Cabeçalhos de baggage
O baggage é um mecanismo do OpenTelemetry para propagar contexto de chave-valor entre processos em um rastro distribuído. Ele utiliza um cabeçalho HTTP:
baggage: userId=alice,serverNode=DF%2028,isProduction=false
Os cabeçalhos de baggage transportam dados de contexto, como IDs de tenant, IDs de rastro e credenciais de segurança, permitindo análise de rastros e correlação de logs sem modificações no código.

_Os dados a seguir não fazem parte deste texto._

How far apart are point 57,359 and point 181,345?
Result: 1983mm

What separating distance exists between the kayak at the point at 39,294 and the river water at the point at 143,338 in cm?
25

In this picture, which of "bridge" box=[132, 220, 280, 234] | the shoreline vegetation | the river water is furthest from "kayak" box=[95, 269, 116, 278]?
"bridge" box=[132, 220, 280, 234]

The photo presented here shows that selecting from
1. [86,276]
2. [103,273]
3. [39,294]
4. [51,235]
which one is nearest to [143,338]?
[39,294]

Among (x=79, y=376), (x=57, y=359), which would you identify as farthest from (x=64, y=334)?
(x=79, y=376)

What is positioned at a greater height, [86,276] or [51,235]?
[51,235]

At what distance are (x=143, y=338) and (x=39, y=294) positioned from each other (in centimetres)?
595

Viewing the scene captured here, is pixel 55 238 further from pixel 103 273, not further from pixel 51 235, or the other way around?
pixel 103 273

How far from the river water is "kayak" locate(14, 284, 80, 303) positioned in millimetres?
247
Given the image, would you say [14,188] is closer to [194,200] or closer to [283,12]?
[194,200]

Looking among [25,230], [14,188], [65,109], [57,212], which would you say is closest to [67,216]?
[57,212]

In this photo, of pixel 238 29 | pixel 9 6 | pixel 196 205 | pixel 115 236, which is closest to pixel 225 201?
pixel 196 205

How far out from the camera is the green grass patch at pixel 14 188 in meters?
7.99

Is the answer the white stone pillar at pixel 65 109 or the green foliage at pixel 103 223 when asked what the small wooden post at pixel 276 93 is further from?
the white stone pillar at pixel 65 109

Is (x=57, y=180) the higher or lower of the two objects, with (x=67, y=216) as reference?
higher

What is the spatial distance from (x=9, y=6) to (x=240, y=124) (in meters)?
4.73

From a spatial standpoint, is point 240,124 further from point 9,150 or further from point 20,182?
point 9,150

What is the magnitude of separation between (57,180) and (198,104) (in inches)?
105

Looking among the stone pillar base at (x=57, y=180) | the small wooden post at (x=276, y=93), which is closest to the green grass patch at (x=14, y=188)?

Para mais informações sobre faixas de tráfego, consulte Visão geral das faixas de tráfego.
Pré-requisitos
Antes de começar, certifique-se de ter:
Uma instância do Service Mesh (ASM) da Enterprise Edition ou Ultimate Edition, versão 1.21.6.54 ou posterior -- consulte Crie uma instância do ASM ou Atualize uma instância do ASM
Um cluster Kubernetes adicionado à instância do ASM -- consulte Adicionar um cluster a uma instância do ASM
Um ingress gateway do ASM chamado
ingressgateway-- consulte Crie um ingress gatewayHelm instalado na máquina local -- consulte Instale o Helm
Etapa 1: Implantar o OpenTelemetry Operator e configure a instrumentação automática
O OpenTelemetry Operator instrumenta automaticamente os pods de serviço para propagar cabeçalhos de baggage entre chamadas sem alterações no código.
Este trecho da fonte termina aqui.